Ainda conforme Joelma, não podem se submeter a cirurgias pessoas portadoras de doença cardiopulmonar grave e descompensada que influenciem a relação risco-benefício; hipertensão portal, com varizes esofagogástricas; doenças imunológicas ou inflamatórias do trato digestivo superior que causem sangramento ou outras condições de risco; e síndrome de Cushing decorrente de hiperplasia na suprarrenal não tratada e tumores endócrinos.
JOVENS
Antes da recente resolução do Conselho Federal de Medicina, jovens entre 16 e 18 anos podiam fazer a cirurgia caso o risco-benefício fosse bem analisado. Além dessa análise e outras regras anteriores devem ser observadas novas exigências, entre as quais, a presença de um pediatra na equipe, crescimento dos punhos e a consolidação das cartilagens das epífises [parte de um osso longo que se desenvolve por um centro de ossificação diferente do corpo do osso].
O tratamento cirúrgico nos jovens entre 16 e 18 anos deve respeitar os índices de massa corpórea naqueles que apresentarem IMC³50 Kg/m² e IMC³ 40Kg/m², com ou sem comorbidade [associação de pelo menos duas patologias num mesmo paciente] e insucesso no tratamento clínico longitudinal feito na atenção básica e/ou atenção ambulatorial especializada, por no mínimo dois anos.
COMPREENSÃO E COMPROMISSO
O HB é o responsável pelas cirurgias e a Policlínica Oswaldo Cruz (POC) coordena o Programa de Obesidade, pelo qual a pessoa passa nove meses em tratamento intensivo com a equipe multiprofissional.
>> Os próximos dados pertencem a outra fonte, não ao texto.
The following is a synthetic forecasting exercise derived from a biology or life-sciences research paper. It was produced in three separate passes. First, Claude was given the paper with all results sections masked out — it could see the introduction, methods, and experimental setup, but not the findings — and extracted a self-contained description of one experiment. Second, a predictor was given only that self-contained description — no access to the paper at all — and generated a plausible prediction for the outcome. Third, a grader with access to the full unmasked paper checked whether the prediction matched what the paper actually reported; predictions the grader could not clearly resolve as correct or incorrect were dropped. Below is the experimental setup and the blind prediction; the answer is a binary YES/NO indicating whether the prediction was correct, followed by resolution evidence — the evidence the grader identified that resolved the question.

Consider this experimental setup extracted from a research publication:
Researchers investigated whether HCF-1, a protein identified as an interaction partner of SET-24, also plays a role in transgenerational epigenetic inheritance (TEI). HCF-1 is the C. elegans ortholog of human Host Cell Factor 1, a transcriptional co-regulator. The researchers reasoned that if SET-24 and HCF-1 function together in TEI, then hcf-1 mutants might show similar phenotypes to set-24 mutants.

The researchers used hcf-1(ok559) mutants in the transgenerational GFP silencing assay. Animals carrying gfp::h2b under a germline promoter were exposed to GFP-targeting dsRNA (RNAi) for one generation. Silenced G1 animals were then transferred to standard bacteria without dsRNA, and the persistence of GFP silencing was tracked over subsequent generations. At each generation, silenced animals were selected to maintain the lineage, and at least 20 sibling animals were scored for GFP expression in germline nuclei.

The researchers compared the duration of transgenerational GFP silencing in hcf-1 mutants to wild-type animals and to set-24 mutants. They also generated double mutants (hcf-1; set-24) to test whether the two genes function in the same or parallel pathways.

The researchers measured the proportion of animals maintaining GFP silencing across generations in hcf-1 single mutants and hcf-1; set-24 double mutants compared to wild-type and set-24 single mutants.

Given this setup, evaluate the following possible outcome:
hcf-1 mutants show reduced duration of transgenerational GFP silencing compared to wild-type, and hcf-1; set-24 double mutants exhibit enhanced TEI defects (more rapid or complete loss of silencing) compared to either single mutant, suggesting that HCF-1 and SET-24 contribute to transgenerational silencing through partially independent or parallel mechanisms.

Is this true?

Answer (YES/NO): NO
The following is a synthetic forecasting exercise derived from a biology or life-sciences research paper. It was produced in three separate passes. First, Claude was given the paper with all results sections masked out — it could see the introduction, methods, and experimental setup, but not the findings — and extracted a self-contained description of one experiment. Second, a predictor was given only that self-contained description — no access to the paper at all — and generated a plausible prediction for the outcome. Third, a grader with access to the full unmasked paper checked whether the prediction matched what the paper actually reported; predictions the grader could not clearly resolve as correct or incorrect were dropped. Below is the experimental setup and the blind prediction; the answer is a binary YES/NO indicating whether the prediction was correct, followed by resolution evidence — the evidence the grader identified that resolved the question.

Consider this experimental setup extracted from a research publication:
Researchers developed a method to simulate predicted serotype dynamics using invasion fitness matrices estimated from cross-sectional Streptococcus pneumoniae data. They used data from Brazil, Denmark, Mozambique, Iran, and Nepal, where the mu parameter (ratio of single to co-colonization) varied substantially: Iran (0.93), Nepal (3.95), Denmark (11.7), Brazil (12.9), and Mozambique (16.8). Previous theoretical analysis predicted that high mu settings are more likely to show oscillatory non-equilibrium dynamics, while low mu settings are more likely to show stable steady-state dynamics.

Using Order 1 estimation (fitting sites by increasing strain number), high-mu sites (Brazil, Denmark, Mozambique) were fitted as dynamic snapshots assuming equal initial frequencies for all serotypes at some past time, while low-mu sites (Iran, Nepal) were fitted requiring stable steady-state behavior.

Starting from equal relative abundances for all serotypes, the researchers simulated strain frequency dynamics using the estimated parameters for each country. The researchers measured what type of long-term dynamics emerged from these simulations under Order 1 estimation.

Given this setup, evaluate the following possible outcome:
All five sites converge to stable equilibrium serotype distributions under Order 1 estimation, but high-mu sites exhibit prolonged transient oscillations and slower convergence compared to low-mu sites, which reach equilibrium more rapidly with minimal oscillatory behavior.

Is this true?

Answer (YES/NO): NO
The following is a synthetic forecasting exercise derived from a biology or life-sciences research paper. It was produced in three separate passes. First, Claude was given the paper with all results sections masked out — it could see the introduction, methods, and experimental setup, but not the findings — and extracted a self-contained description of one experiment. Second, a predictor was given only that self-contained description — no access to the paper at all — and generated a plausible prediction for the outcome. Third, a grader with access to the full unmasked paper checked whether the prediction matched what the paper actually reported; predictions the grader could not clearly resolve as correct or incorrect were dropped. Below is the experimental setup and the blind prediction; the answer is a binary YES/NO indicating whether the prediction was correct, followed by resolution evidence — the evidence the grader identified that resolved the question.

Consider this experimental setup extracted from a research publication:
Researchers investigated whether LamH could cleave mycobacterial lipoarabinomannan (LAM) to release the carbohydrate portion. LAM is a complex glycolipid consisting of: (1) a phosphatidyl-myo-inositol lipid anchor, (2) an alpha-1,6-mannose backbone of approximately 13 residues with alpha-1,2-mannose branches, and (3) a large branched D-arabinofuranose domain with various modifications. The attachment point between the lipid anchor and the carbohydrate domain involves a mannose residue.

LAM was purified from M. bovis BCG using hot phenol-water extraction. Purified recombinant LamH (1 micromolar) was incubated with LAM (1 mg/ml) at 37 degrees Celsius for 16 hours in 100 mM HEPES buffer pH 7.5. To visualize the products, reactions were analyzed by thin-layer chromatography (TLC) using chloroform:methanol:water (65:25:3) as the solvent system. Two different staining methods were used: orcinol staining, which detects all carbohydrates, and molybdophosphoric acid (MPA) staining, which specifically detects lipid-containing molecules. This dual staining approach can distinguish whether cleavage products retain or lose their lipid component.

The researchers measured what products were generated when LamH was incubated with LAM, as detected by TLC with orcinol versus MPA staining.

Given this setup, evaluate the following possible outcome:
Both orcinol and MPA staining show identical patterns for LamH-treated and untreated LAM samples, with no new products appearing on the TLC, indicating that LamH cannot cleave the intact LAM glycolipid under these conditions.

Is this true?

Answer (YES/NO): NO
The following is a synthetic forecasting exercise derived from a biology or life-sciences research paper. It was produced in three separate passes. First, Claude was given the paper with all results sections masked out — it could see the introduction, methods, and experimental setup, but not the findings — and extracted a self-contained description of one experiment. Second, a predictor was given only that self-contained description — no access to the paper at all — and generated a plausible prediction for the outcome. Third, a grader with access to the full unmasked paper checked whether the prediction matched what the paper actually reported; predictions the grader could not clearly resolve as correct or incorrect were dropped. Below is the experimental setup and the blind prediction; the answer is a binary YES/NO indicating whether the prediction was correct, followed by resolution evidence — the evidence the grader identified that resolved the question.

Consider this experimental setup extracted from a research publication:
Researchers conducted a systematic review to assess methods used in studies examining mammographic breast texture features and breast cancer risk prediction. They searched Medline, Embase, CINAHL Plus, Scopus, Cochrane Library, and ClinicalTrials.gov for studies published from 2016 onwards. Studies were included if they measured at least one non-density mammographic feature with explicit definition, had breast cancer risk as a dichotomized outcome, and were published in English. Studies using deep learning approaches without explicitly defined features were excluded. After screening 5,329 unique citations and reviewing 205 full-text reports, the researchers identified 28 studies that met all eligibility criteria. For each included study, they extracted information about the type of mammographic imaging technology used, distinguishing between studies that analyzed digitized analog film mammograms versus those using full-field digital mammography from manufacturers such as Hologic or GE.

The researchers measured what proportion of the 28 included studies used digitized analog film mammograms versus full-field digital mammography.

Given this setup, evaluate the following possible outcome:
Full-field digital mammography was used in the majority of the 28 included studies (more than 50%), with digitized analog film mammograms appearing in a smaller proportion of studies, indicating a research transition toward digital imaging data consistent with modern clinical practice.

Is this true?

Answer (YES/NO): YES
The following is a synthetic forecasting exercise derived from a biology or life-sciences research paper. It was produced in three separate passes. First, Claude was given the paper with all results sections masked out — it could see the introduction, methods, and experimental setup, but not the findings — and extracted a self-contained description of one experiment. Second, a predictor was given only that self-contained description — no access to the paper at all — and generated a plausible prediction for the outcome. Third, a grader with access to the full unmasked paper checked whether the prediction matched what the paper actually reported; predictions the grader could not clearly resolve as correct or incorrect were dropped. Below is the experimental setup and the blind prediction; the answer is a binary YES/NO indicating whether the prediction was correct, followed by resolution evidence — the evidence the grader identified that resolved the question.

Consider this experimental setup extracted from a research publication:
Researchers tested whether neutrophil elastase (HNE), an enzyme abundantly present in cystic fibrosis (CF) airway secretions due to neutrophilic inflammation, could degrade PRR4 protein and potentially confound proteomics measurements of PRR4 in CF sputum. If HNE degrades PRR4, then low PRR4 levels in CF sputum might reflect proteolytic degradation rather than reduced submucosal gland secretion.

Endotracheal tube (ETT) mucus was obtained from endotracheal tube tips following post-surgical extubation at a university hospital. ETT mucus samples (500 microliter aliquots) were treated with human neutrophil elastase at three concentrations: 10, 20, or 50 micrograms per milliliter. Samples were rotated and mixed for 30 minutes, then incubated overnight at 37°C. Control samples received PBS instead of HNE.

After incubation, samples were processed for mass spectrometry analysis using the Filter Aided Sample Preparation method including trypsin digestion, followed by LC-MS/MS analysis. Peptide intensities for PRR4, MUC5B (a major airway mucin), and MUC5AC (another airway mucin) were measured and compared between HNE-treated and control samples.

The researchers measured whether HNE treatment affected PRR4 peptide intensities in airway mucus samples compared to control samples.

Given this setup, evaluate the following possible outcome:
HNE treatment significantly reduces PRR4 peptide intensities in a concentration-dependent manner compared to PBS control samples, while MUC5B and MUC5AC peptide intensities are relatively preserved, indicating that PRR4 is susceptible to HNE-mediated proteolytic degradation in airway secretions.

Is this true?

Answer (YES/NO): NO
A avaliação clínica do jovem necessita constar em prontuário e deve incluir a análise de idade óssea e avaliação criteriosa do risco-benefício, explica a diretora Joelma do Nascimento.
Segundo ela, nos adultos com idade acima de 65 anos, a equipe multiprofissional faz avaliação individual, considerando a avaliação do risco-benefício, risco cirúrgico, presença de comorbidade, expectativa de vida e benefícios do emagrecimento.
O fluxograma dos pacientes nessa área inclui dois anos de tratamento clínico na POC. Na sequência, a pessoa é cadastrada no HB e inscrita no programa, após o que aguarda chamado para iniciar o preparo pré-operatório-enfermagem.
Examinam-se a situação psicológica, condições de nutrição e aspectos cardiológicos da pessoa. O próximo passo é a frequência à reunião de grupo visando à mudança de hábitos. Depois, a pessoa estará pronta para o termo de entendimento.
“Mas o paciente e seus responsáveis devem compreender todos os aspectos do tratamento e assumirem o compromisso com o segmento pós-operatório, cujo tempo é determinado pela equipe”, alertou a enfermeira Gisele de Almeida.
O acompanhamento de paciente pré-cirurgia bariátrica por equipe multiprofissional estabelece idade mínima de 16 e máxima de 110 anos, mediante informações do cartão nacional do SUS.